Passage>
━━━━━━━━━━

Page 1 of 1

A bug for Enhance Scanned Pages

Posted: Sat Sep 25, 2021 11:04 am
by eu4you
Hi,

I have some pdf files 'OCR'ed by ABBYY FineReader 14.
FineReader is great program for OCR, but a fault is to split texts to many object.
It results to reduce speed of reading files in any viewer.

So I try 'Enhance Scanned Pages' feature in PDF-Tools,
and your tools works good to combine pictures and text objects.
This works on only applying any filter in the feature.
Calling Guide Book.pdf
(3.9 MiB) Downloaded 90 times
But there is a problem in this, objects order is fail.
Text object should be under picture object, but always is on picture.
So text in PDF show overlaply and horribly.

So I request to fix this or develop a feature to order objects.
Thanks.

Re: A bug for Enhance Scanned Pages

Posted: Mon Sep 27, 2021 11:14 pm
by TrackerSupp-Daniel
Hello, eu4you

I am afraid that I do not understand the issue you are reporting in full here. The document you sent already appear to have had OCR run on it, and the OCR text is transparent, so it does not impact the images.
Could I ask you to
1. Provide a screenshot of what you see in this file as problematic
2. Provide a screenshot of what your OCR settings are, so that we can try to reproduce the issue
3. a copy of the original file, before any OCR has been performed.

Kind regards,

Re: A bug for Enhance Scanned Pages

Posted: Tue Sep 28, 2021 1:50 pm
by eu4you
Hello Daniel,
Yes, I think my explanation was lacking.

1. This is a original PDF which is processed by OCR feature of FineReader 14.
Calling Guide Book(Before).pdf
(3.9 MiB) Downloaded 92 times

You can see normally texts and pictures in the pdf file, but it may be very slow to read any pages.
And the contents in the file is like below :
Before Contents.png


2. So I excute the feature 'Enhance Scanned Pages' to the file as a setting below :
Setting.png


3. And the result file is below :
https://kutt.it/orc7up (Over 5MB..)

━━━━━━━━━━

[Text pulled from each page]

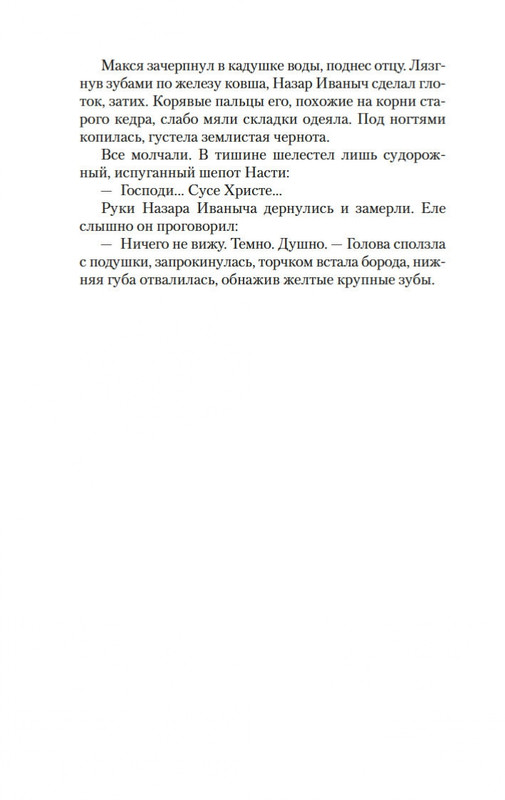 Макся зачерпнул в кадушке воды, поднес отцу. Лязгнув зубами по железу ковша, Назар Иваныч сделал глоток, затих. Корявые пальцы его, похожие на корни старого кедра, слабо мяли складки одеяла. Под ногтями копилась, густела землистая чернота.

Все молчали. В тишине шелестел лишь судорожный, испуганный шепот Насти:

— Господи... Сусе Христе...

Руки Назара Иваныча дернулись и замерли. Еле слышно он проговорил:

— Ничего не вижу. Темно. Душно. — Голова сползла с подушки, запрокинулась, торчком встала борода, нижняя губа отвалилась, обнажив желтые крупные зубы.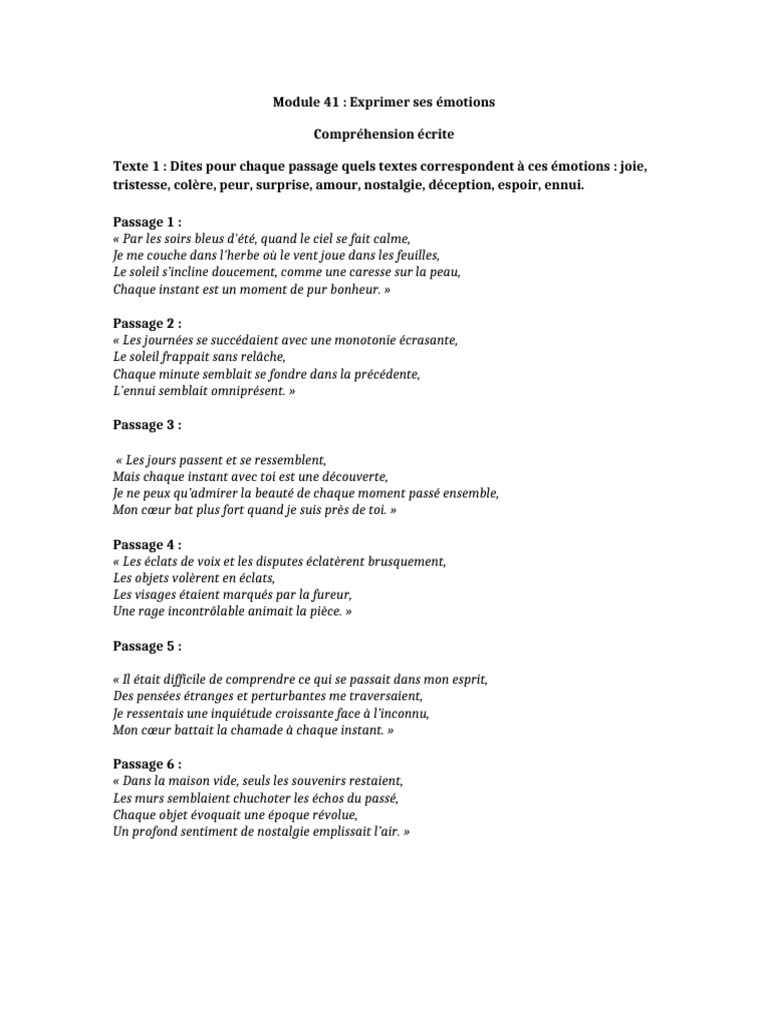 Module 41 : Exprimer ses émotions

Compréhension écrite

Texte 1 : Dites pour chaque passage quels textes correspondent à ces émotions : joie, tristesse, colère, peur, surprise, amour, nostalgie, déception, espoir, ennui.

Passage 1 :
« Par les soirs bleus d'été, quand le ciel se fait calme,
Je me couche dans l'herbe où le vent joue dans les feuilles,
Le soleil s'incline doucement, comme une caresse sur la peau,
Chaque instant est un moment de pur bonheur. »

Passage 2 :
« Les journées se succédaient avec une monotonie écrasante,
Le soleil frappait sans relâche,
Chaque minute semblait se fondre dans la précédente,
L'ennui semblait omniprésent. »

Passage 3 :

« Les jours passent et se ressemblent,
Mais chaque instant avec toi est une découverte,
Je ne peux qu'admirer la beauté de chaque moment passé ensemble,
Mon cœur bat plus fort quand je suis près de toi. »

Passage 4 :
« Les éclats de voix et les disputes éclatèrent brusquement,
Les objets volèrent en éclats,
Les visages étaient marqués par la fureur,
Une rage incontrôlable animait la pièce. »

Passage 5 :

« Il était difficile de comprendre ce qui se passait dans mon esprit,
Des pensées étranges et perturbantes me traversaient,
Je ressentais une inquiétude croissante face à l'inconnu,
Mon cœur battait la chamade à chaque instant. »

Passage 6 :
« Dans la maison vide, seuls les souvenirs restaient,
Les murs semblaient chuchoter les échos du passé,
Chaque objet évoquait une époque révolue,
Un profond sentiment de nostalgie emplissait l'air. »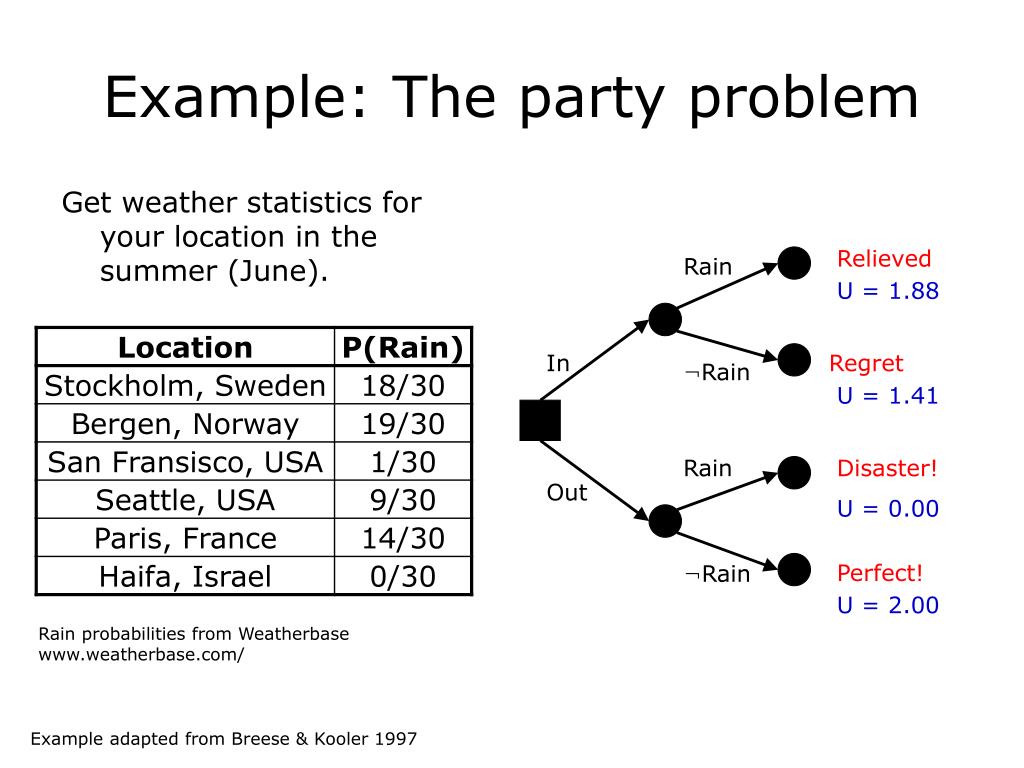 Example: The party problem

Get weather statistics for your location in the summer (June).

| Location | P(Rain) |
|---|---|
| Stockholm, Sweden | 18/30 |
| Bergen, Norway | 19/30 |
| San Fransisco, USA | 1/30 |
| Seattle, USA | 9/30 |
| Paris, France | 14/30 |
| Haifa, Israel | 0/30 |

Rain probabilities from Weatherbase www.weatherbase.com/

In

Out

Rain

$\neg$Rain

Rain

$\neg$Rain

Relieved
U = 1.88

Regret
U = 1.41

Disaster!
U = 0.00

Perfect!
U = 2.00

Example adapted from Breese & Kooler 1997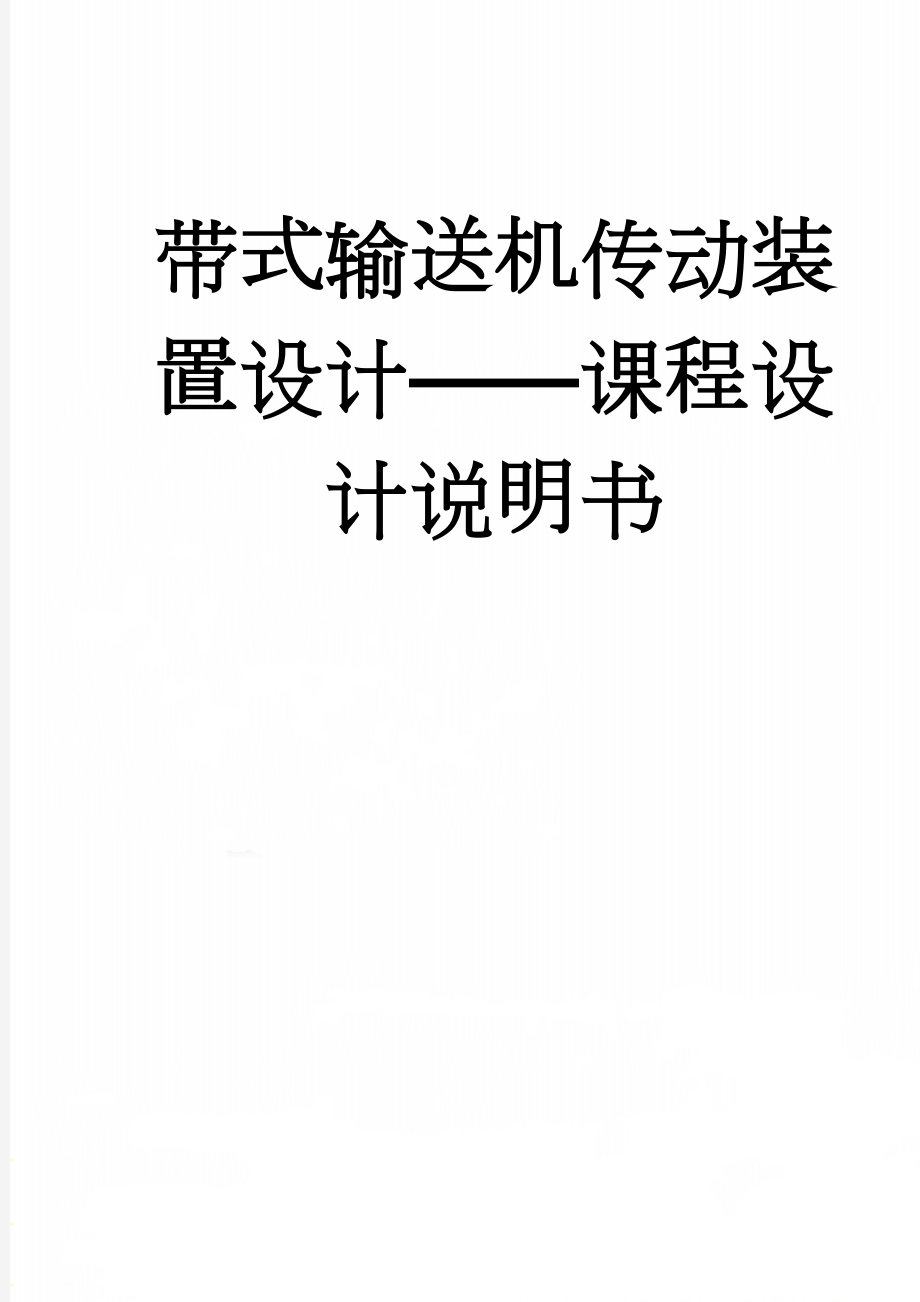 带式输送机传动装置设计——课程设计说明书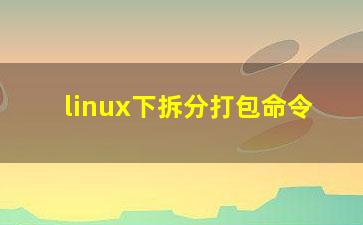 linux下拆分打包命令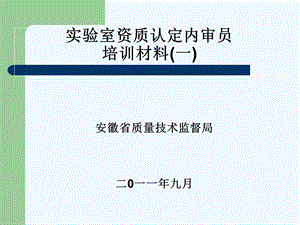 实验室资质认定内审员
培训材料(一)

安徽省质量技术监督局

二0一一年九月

━━━━━━━━━━

Activity 1> Rewrite the part of the forum thread starting at "It results to" and ending at "overlaply and horribly.", putting "image object" in place of "picture object".
Activity 2> In the forum thread, which program was used to run OCR on the PDF files?
Activity 3>
Do these statements agree with the forum thread? Answer yes or no for each, and quote the words that decide it.
(a) The support reply says the OCR text in the file is transparent.
(b) According to eu4you, combining the pictures and text works without applying any filter.
(c) The first post was made on a Saturday.
Use only the forum thread, not the records, for your answers.

Your response 1>
It results to reduce speed of reading files in any viewer.

So I try 'Enhance Scanned Pages' feature in PDF-Tools,
and your tools works good to combine pictures and text objects.
This works on only applying any filter in the feature.
Calling Guide Book.pdf
(3.9 MiB) Downloaded 90 times
But there is a problem in this, objects order is fail.
Text object should be under image object, but always is on picture.
So text in PDF show overlaply and horribly.

Your response 2> ABBYY FineReader 14.

Your response 3>
(a) Yes: "the OCR text is transparent"
(b) No: "This works on only applying any filter in the feature."
(c) Yes: "Posted: Sat Sep 25, 2021 11:04 am"